Communication has become way too impersonal

We live in an increasingly impersonal world dominated by technology. Technology is wonderful when it works.

Writing a newspaper column is not as easy as you might think. I’ve started and stopped this week at least three times. I’ve erased — excuse me, deleted — my words more times than I want to admit to you. I guess that means I’ve put a little extra thought into this space this week.

The first effort was entirely too personal and I got about five paragraphs in and didn’t like the way I was whining. I’ve always worn my feelings on my sleeve and I suspect that by the time you read this, I may well have burned that bridge.

I hope not.

The second attempt was too much of a downer as well. I’ve always liked to think of myself as a “glass is half full” person. I don’t like being the person who stands outside and throws rocks at the glass house.

Broken windows can be expensive to fix.

Maybe the third time will be the charm.

We live in an increasingly impersonal world dominated by technology. Technology is wonderful when it works.

Well, most of the time.

I’m not quite sure how I navigated the first five and a half decades of my life without Facebook, but I’m pretty confident that I did not live a deprived adolescence or young adulthood.

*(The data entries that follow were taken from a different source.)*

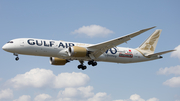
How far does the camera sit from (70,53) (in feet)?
134

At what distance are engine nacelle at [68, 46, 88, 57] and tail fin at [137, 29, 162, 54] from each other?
13.7 m

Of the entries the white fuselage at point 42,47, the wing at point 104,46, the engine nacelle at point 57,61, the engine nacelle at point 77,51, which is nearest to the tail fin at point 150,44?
the white fuselage at point 42,47

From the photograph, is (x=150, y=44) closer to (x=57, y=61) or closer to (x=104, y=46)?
(x=104, y=46)

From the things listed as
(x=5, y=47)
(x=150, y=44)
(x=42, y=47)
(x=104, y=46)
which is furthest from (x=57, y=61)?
(x=150, y=44)

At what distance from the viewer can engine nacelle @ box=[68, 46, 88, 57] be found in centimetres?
4033

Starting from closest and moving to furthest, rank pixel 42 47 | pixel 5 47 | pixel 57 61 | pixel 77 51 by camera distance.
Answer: pixel 5 47
pixel 42 47
pixel 77 51
pixel 57 61

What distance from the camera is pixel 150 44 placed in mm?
51344

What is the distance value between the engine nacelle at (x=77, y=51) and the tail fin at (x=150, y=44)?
13.7m

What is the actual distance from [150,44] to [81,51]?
1736cm

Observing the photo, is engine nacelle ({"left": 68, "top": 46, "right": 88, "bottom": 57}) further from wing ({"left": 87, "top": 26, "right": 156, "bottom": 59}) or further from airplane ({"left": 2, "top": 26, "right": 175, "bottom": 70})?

Yet I find myself waiting on the highly desired “like” to any given comment or situation that I felt was significant enough to make a comment on.

A “like” I would liken to the old Good Housekeeping Seal of Approval. An actual reply is even better.

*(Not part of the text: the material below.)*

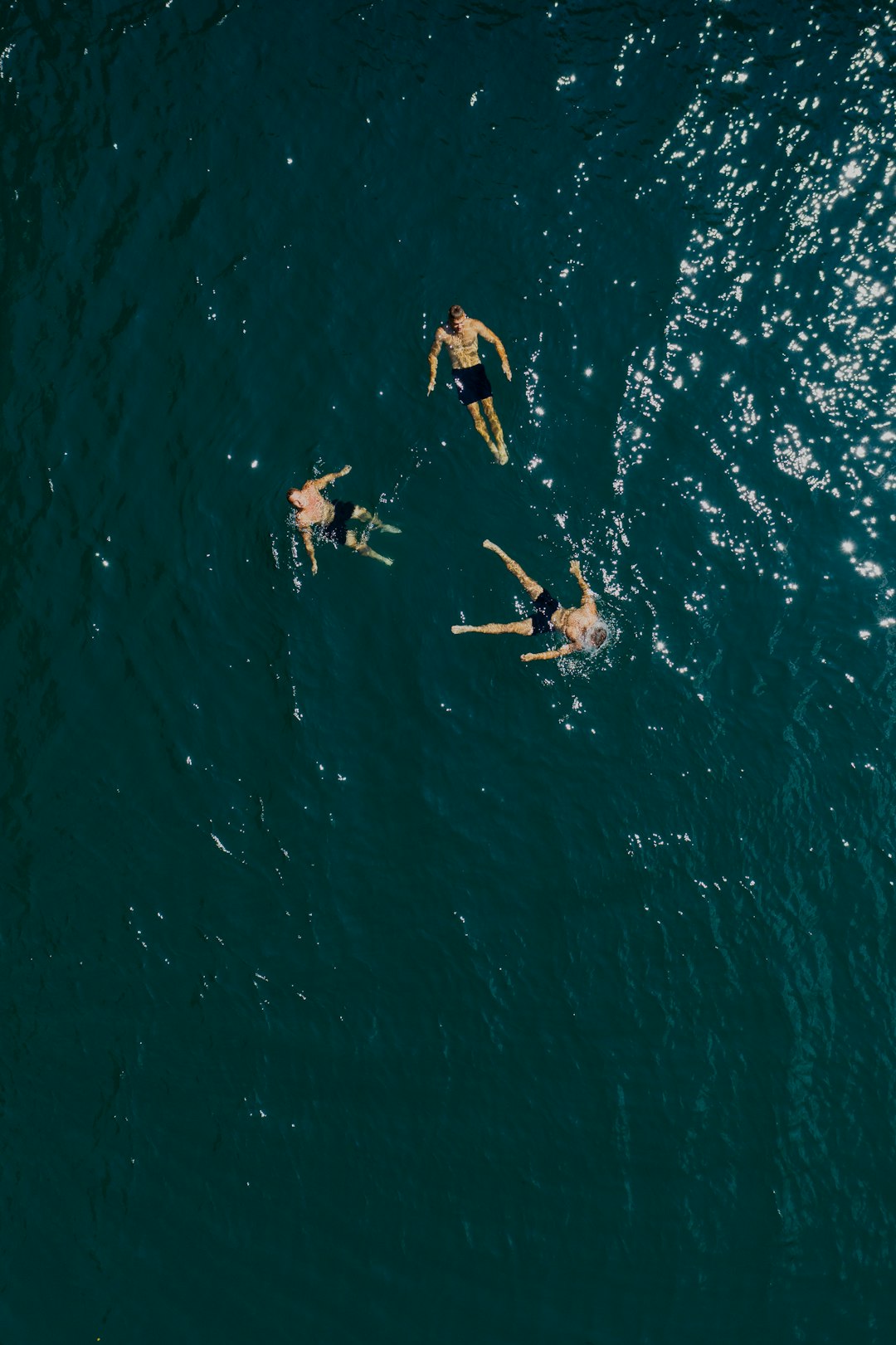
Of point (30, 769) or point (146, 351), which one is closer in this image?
point (30, 769)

Forgive me, some of you may not be aware what Good Housekeeping is. It’s a magazine. You know, something people hold in their hands and read. Kinda like the newspaper.

I have always considered Facebook as a means of communicating. After all, it’s so much easier, and I suppose less expensive, to comment on something posted on Facebook as opposed to picking up the phone and calling someone to actually speak directly with feedback to something.

Wait, that’s almost like telling someone face to face you agree or disagree with them.

Face-to-face would seem to be passe in modern culture.

It’s entirely too easy to sit at home, or at work (you know you check out Facebook at work), and type in a response without having to look at that person in the face.

Or — you can just choose to ignore someone altogether. That really started when somebody invented the answering machine.

Remember when the phone would ring and you’d almost break a leg running across the room to pick up the phone off the hook and you had no idea who it was that was on the other end of the line?

Then along came answering machines. You could sit across the room and hear the message someone was leaving. If it was someone you wanted to speak to, you could actually pick up the phone and start a conversation.

Fast forward a number of years, actually to 1984, and texting was developed by a Franco-German company. It was originally known as SMS technology. SMS is an acronym for short messaging service, short because texts were initially limited to 160 characters.

One source I came across said the first real “text” message wasn’t sent until 1992, from a PC, because way back then mobile phones didn’t come with typewriters, er, keyboards on them.

Now kids are “texting” near novels.

A dozen years later, in 2004, a really smart kid named Mark Zuckerberg and three of his buddies at Harvard developed Facebook, which has become one of the largest social media platforms in the world.

I know the President prefers Twitter, but I don’t tweet.

There’s also Instagram, which I do use occasionally.

When I first signed up for Facebook in 2009, I thought it might be a great way to communicate with family that I have become socially distanced from over the years.

I haven’t seen my sister, Joyce, face-to-face in seven years. That’s insane, and a little embarrassing, but it’s true. We do communicate by phone, actually verbalizing with each other from time to time.

I’ve been able to hook up with two of my first cousins who I haven’t seen in more than 30 years, but it’s always via Facebook. For whatever reason, none of us has typed a phone number into the smartphone and actually “spoken” with either of them.

Five other first or second cousins live in Georgia, all north of the Fall Line, but instead of, God forbid, actually driving to visit one another, or pick up the phone and call one another, we communicate via Facebook.

I guess, no, I know some form of communication is better than none.

All of which leads me back around to the whole point of this. Modern technology, this social media, certainly can be a good thing.

Technology and social media also can be extremely frustrating. I spent entirely too much time this past Wednesday waiting for that one communication that never came.

You might ask, why didn’t I pick up the phone and reach out. I can pretty much assure you that I would have verbalized something I would later have regretted.